Another issue is that because this system only uses APC, the number of requests that user are allowed to make scales with the size of the web tier: each web node only knows about traffic that it has seen. But I think this is basically fine. It only gets us in trouble if we have 100 attackers each using 1% of the tier's resources (just enough to not trip the rate limiting) but if that traffic pattern is from a botnet DOS they can just make more requests, and if it's from an ambitious crawler we should be able to absorb it.

We could also combine the APC mechanism with a database mechanism to resist this kind of attack better: when we assign points for a request, we've loaded libraries and done database stuff. So we can add logic like:

if (a whole lot of nodes have seen requests from this client recently) {
  badness_points = badness_points * 100;
}

Then each web node would ban them after a single request.

An unexplored but potentially reasonable adjustment is to assign points based on request duration (as a cheap proxy for the platonic ideal of "resource cost" / "request weight"). Some of the crawler badness we see is crawlers that ignore robots.txt getting stuck in Diffusion blaming every line of every file. These requests are comparatively expensive.

For Phacility, this system needs to deal with 'X-Forwarded-For'.

(We may also run into issues where an entire install is NAT'd? I think these remained theoretical at the time of T3923, but we'll probably run into them eventually, although I think this is less common than it was in the era of everyone in Qatar sharing a single AOL account.)


Path forward here is probably:

  • Deploy PhabricatorStartup::setMaximumRate() for secure.phabricator.com.
  • Keep an eye on it for a bit.
  • Once it feels stable, put it into production in the primary cluster.
  • Deploy PhabricatorSystemAction for API calls.
  • Deploy PhabricatorSystemAction for SSH calls.

Then I think we run into these issues:

  • User-facing config for system action rate limits? (Do we need per-user, etc?

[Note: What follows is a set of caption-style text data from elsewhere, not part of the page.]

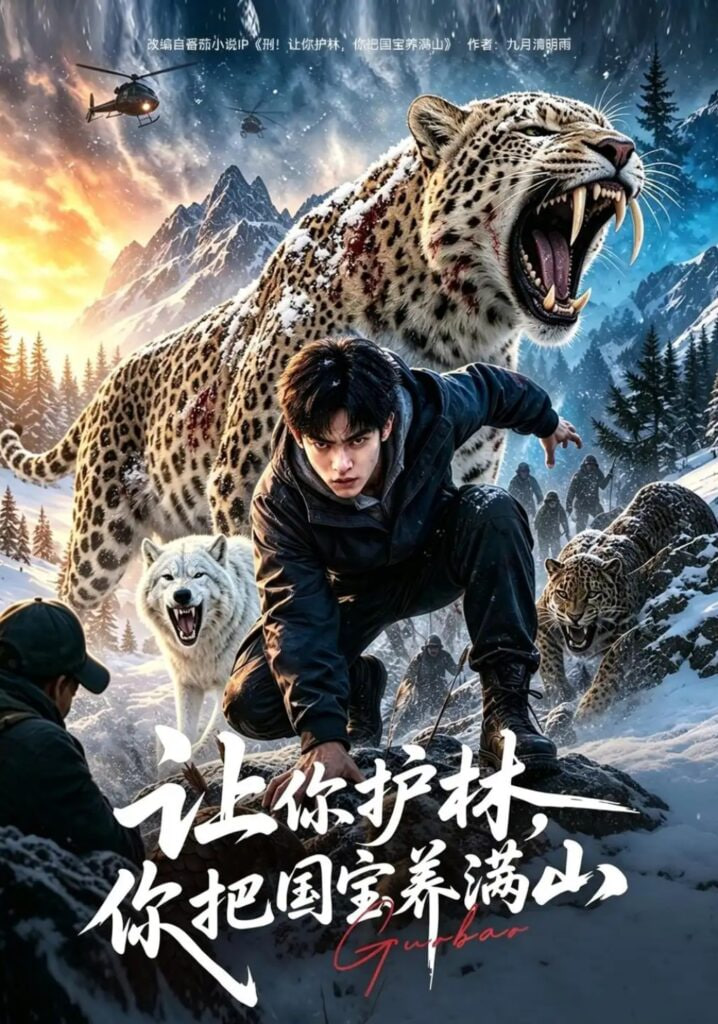 让你护林，你把国宝养满山
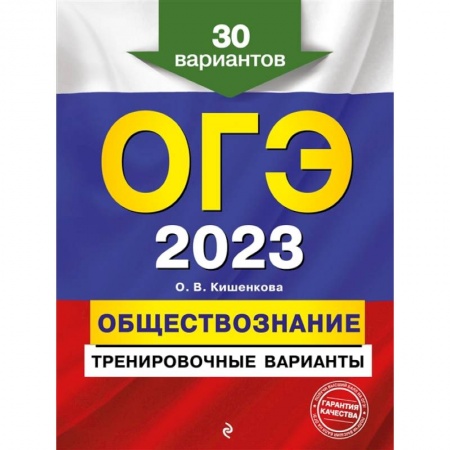 Обществознание, книга ОГЭ-2023. Обществознание. Тренировочные варианты. 30 вариантов купить по скидке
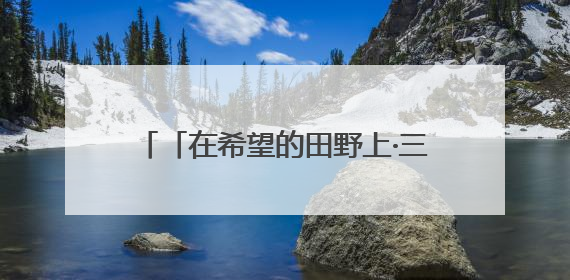 「在希望的田野上·三夏时节」科技助力夏收夏种 筑牢粮食丰收基础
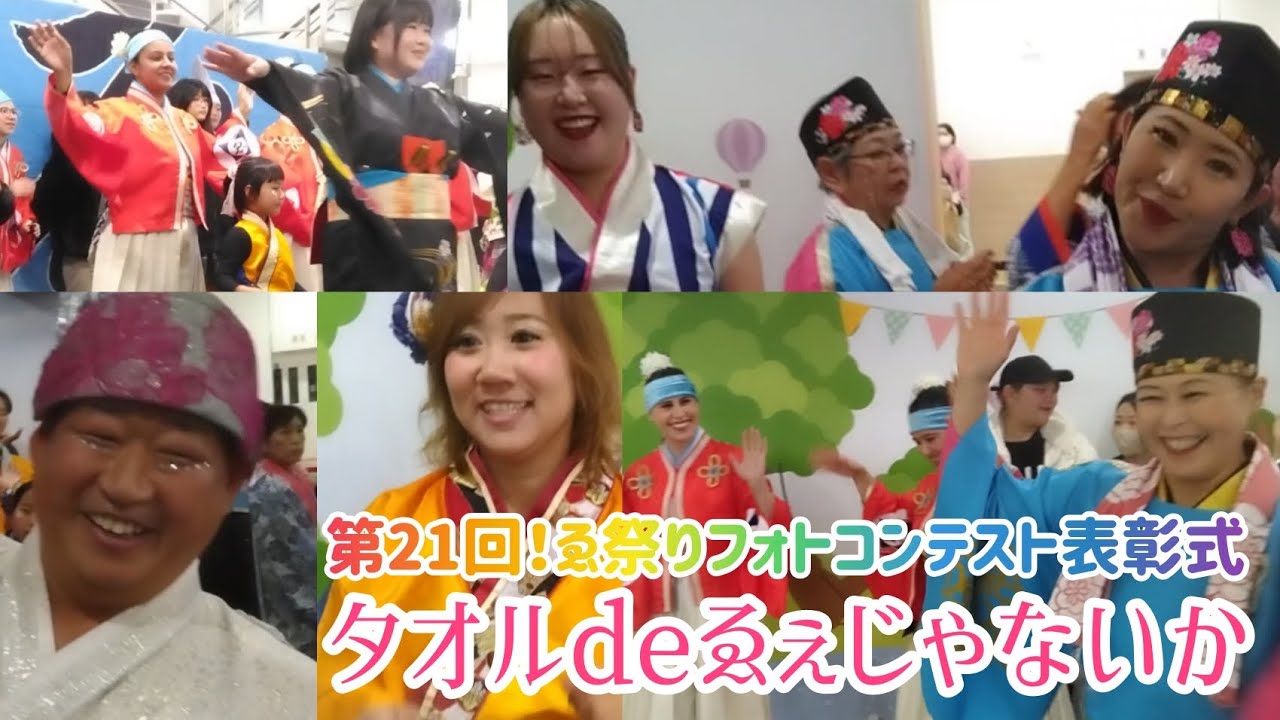 総踊り【タオルdeゑぇじゃないか】第21回！ゑぇじゃないか祭りフォトコンテスト表彰式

For installs that want to limit random engineers but give build agents a higher limit?)
  • Raw SSH calls don't hit a pre-auth/pre-library/pre-db rate limit -- tie them into PhabricatorStartup if we hit issues?
  • In the cluster, per-instance stuff if we have one instance that's NAT'd and needs a higher limit? Just HTTP_HOST them in preamble.php for now?
epriestley added a revision: Restricted Differential Revision.Apr 21 2017, 9:20 PM
epriestley added a revision: Restricted Differential Revision.Apr 21 2017, 9:24 PM
epriestley added a commit: Restricted Diffusion Commit.Apr 22 2017, 4:30 PM
epriestley added a commit: Restricted Diffusion Commit.

In PHI120, we hit an issue where an instance (whose members seem to be located in Asia) performed 1,600 file uploads at roughly 256KB/sec, apparently putting a substantial amount of pressure on workers for ~12 minutes.

Rate limiting would not necessarily prevent this, because:

  • The current default rate limit for logged-in users kicks in when a user exceeds 150 requests per minute over a period of 5 minutes. However, each server only saw ~33 requests / minute in this case, so it was 5x lower than the limit.
  • Even if the limit was different, these requests were a problem because of their long duration, not because of a high request rate. Current rate limiting is primarily trying to defend against high request rates.
  • Rate limiting wouldn't activate until POST data had been read, until we make the changes to run application code before reading POST data described in T4369.

We could change the way rate limiting works to also count opened and closed connections, maybe over a longer period of time. If you opened X more connections than you closed in a given period, we'd limit you based on open connections. This would tend to self-heal a little better than an explicit lock/slot approach. However, this is moot without fixing the startup sequence in T4369.